___ POTONGAN DOKUMEN

Blockwise Chosen Boundary Attack – BEAST Attack
06.24
Indra
,
0 Comments
Blockwise Chosen Boundary Attack – BEAST Attack
Pada September 2011 lalu dunia
sempat dikejutkan dengan BEAST (Browser Exploit Against SSL/TLS) attack
yang menyerang SSL/TLS oleh Thai Duong dan Juliano Rizzo. Serangan
tersebut didemokan dalam Ekoparty 2011 dan dijelaskan dalam paper
berjudul Here Comes the XOR Ninjas.
Serangan ini practical dan terbukti efektif mencuri session ID yang
disimpan dalam cookie website yang dilindungi dengan SSL/TLS
(selanjutnya saya hanya menyebut SSL untuk SSL/TLS). Dalam tulisan ini
saya akan membahas apa itu BEAST attack dan bagaimana cara kerjanya.
BEAST Attack
Bagi yang belum pernah mendengar BEAST attack silakan melihat dulu youtube, BEAST vs HTTPS
yang mendemokan bagaimana BEAST attack bisa digunakan membajak akun
Paypal korban. Dalam video tersebut terlihat bagaimana BEAST berhasil
mendekrip paket SSL satu byte per satu byte sampai akhirnya seluruh
cookie korban berhasil dicuri. Menakutkan bukan?
Gara-gara BEAST attack ini rame-rame
situs pengguna SSL mengubah algoritma enkripsinya dari block cipher
menjadi stream cipher (RC4). Lho kenapa kok sampai harus mengganti dari
block cipher menjadi stream cipher ? Rupanya BEAST attack ini hanya
menyerang SSL yang menggunakan algoritma block cipher (e.g AES/DES/3DES)
dalam mode CBC (cipher block chaining). Dengan beralih ke stream cipher
maka situs tersebut menjadi kebal dari serangan BEAST.
Mari kita bahas ada apa dengan SSL block cipher dan mode CBC sehingga bisa dieksploitasi sampai sedemikian fatalnya.
Block-Cipher dan SSL Record
Sebelumnya sebagai background saya akan menjelaskan sedikit mengenai enkripsi dengan block-cipher dalam SSL.
SSL pada dasarnya mirip dengan protokol
pada transport layer seperti TCP yang memberikan layanan connection
oriented communication dan menjamin reliability untuk layer di atasnya,
hanya bedanya adalah data yang lewat SSL dalam bentuk terenkripsi.
Kalau dalam TCP ada yang namanya 3-way
handshake untuk membentuk koneksi, dalam SSL ada negotiation. Dalam
proses negosiasi akan disepakati algoritma (e.g encryption, key
exchange,MAC) apa yang dipakai dan juga disepakati kunci simetris yang
dipakai untuk mengenkripsi data.
Perlu diketahui SSL menggunakan
algoritma simetris (e.g RC4, AES, DES) untuk mengenkripsi data karena
lebih murah komputasinya dibanding algoritma asimetris (e.g RSA).

______

[INSTRUKSI TUGAS]
Periksa apakah tiap pernyataan berikut sesuai dengan tulisan tentang BEAST attack di atas, lalu jawab ya atau tidak disertai kutipan persis dari tulisan itu yang menjadi penentunya.
1. BEAST attack didemokan dalam Ekoparty 2011.
2. BEAST attack menyerang SSL yang memakai stream cipher RC4.
3. SSL memakai algoritma asimetris untuk mengenkripsi data karena komputasinya lebih murah.

___ DATA ANALISIS

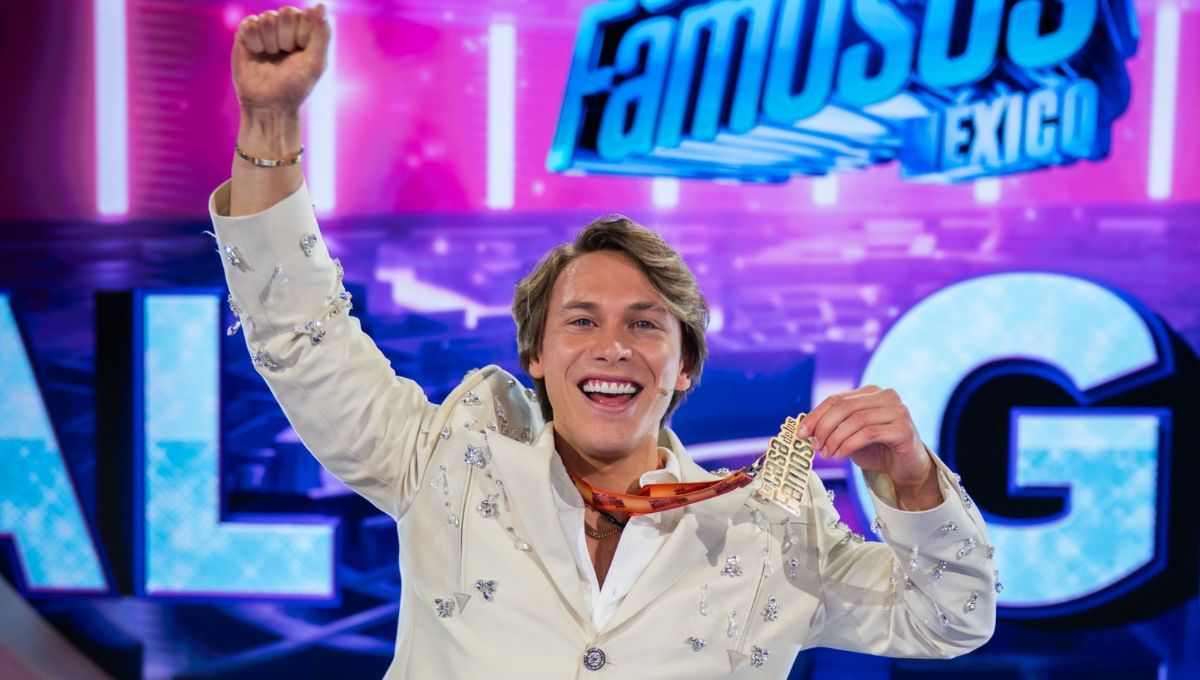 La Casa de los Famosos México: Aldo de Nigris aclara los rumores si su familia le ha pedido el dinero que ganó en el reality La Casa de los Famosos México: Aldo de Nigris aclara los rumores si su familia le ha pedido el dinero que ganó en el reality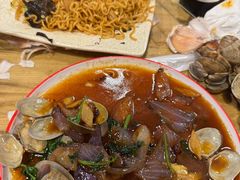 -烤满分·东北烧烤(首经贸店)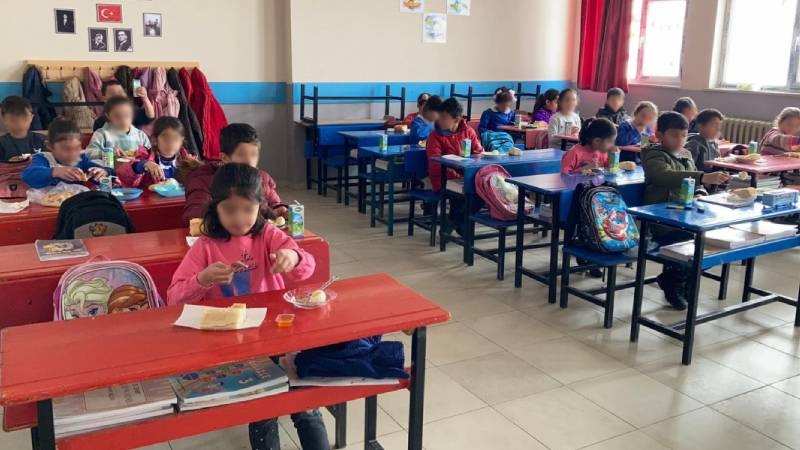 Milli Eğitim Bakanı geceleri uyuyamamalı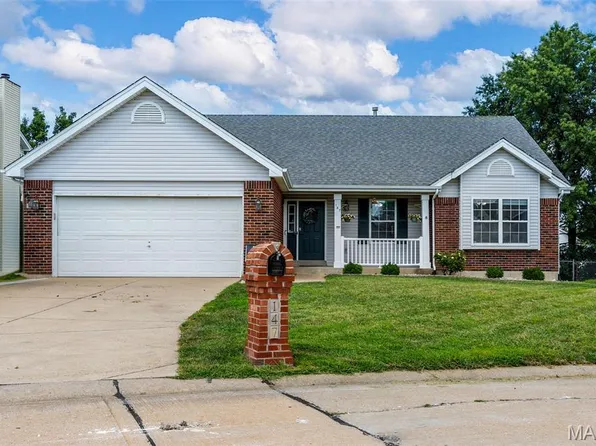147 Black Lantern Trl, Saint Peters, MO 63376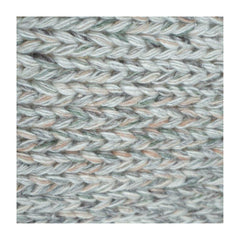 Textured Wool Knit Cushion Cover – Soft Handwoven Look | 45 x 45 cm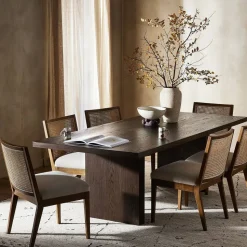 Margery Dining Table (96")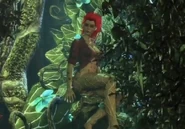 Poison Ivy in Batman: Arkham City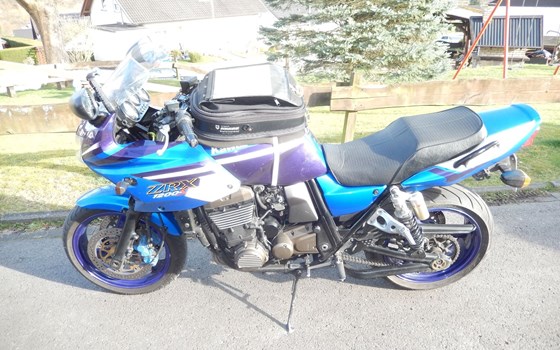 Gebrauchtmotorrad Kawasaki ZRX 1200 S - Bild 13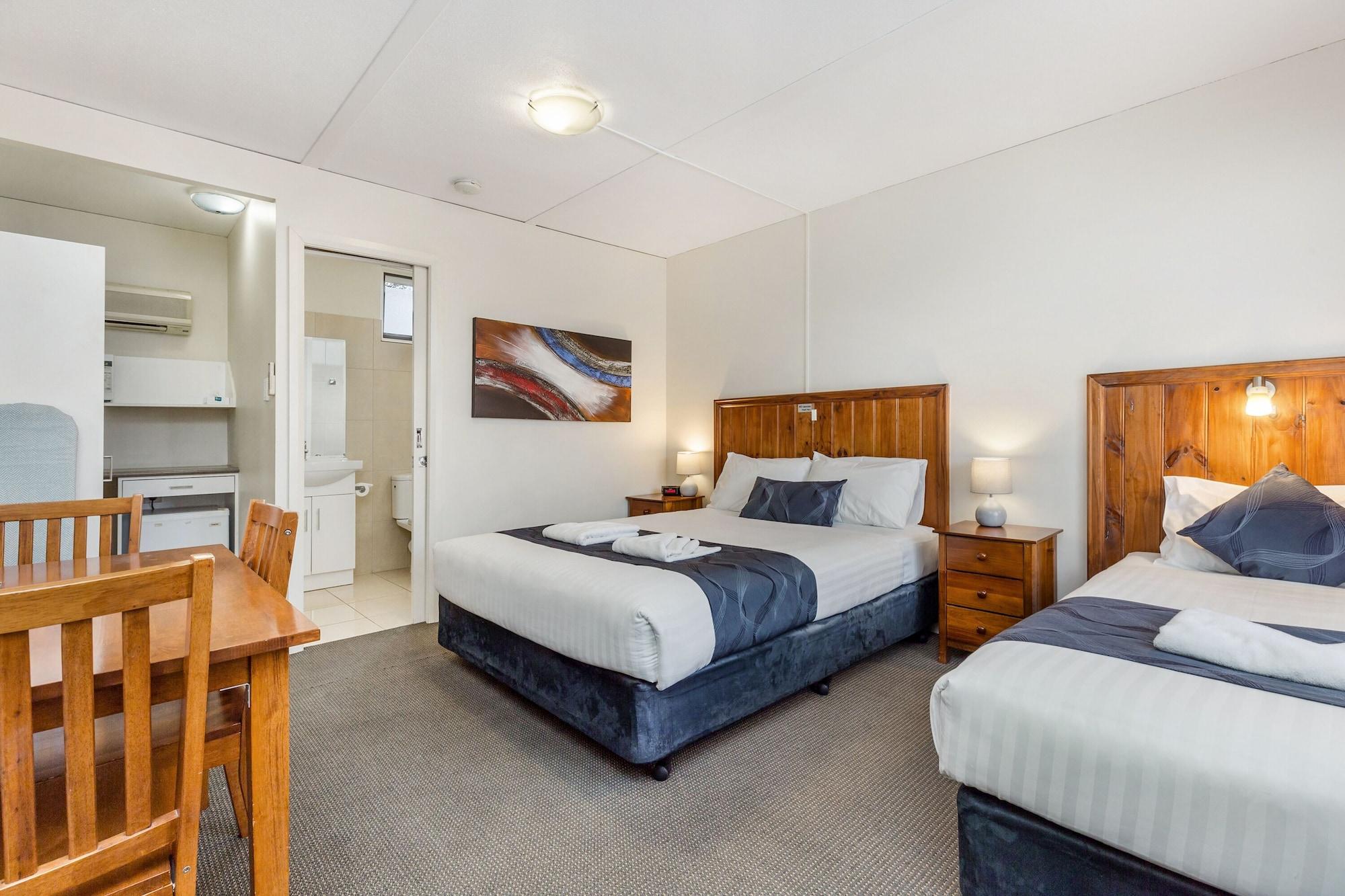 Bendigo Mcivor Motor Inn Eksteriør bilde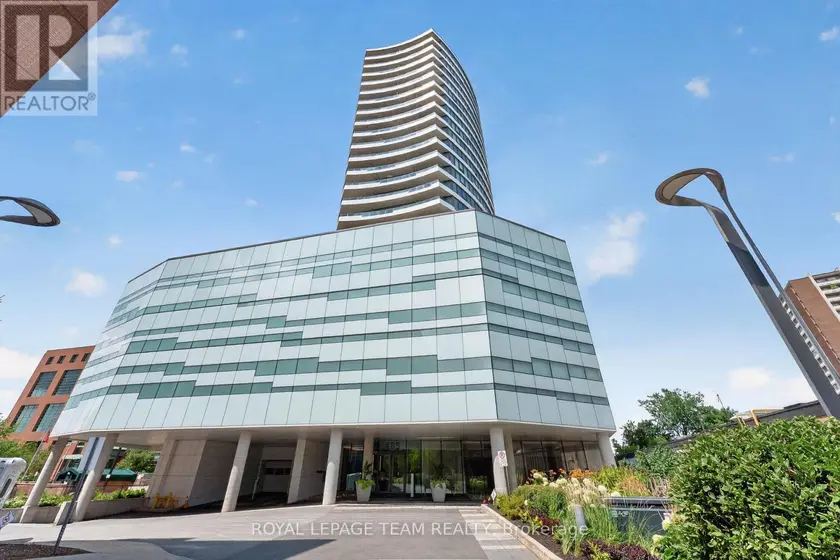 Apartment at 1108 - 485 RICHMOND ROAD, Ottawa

______

[HASIL KELUARAN]
1. Ya: "Serangan tersebut didemokan dalam Ekoparty 2011"
2. Tidak: "Rupanya BEAST attack ini hanya menyerang SSL yang menggunakan algoritma block cipher (e.g AES/DES/3DES) dalam mode CBC (cipher block chaining)."
3. Tidak: "SSL menggunakan algoritma simetris (e.g RC4, AES, DES) untuk mengenkripsi data karena lebih murah komputasinya dibanding algoritma asimetris (e.g RSA)."